** ASSIGNMENT **
Quote the PCT reflection post word for word, starting at "Yes, I am a" and ending at "lost nerve sensations.".

** SELECTED PASSAGE **
◆ ◆ ◆ ◆ ◆

Friday, October 1, 2010

Part 2 - Reflection

I did what so many said I couldn't or wouldn't do.  I finished the PCT on September 18... 5 months and 2 days after I began it.
Yes, I am a different person than the me who started, the me who left Atlanta, the me who gave you a hug goodbye.

Reflecting on the past 5 months is hard, everyday my thoughts change.  I leave feeling and thinking differently about what those months meant to me and where I want to be for the next 5 months everyday.  To make it easy for everyone... life off the trail is slow, sad, depressing, and filled with gaining weight, nap time, and walking on sore feet, cracking joints, and callused toes that have lost nerve sensations.

◆ ◆ ◆ ◆ ◆

** GIVEN MATERIAL **
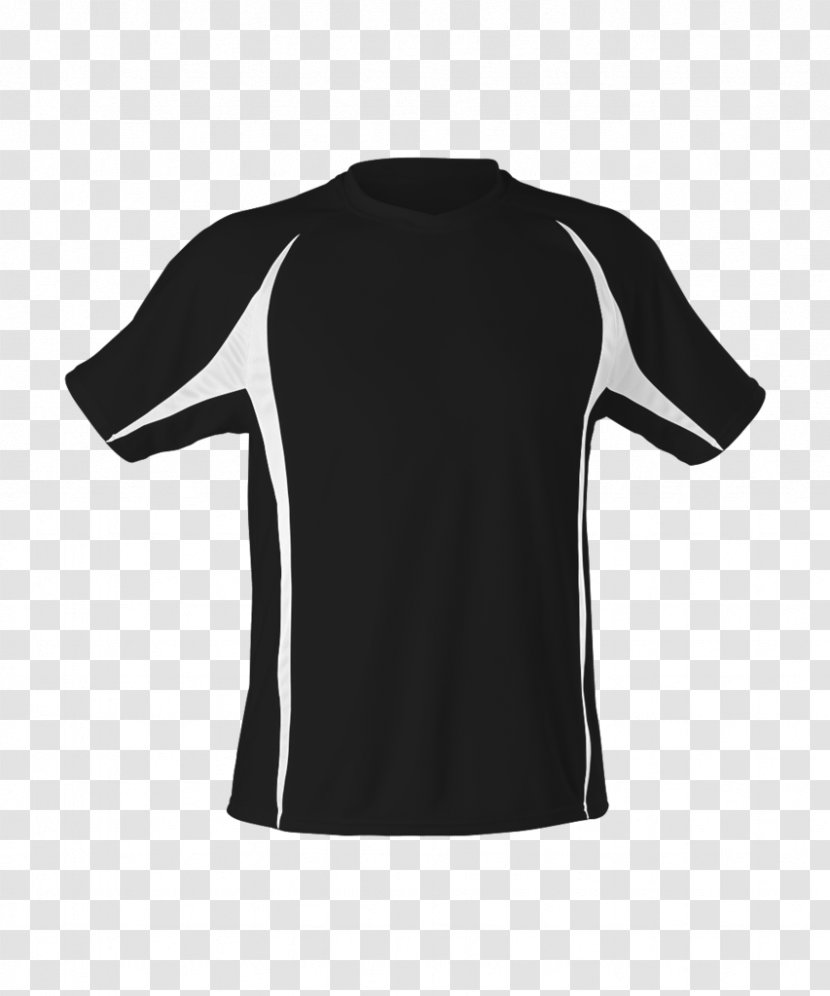 T-shirt Jersey Hoodie Sleeve - Sportswear Transparent PNG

◆ ◆ ◆ ◆ ◆

** EXERCISE OUTPUT **
Yes, I am a different person than the me who started, the me who left Atlanta, the me who gave you a hug goodbye.

Reflecting on the past 5 months is hard, everyday my thoughts change.  I leave feeling and thinking differently about what those months meant to me and where I want to be for the next 5 months everyday.  To make it easy for everyone... life off the trail is slow, sad, depressing, and filled with gaining weight, nap time, and walking on sore feet, cracking joints, and callused toes that have lost nerve sensations.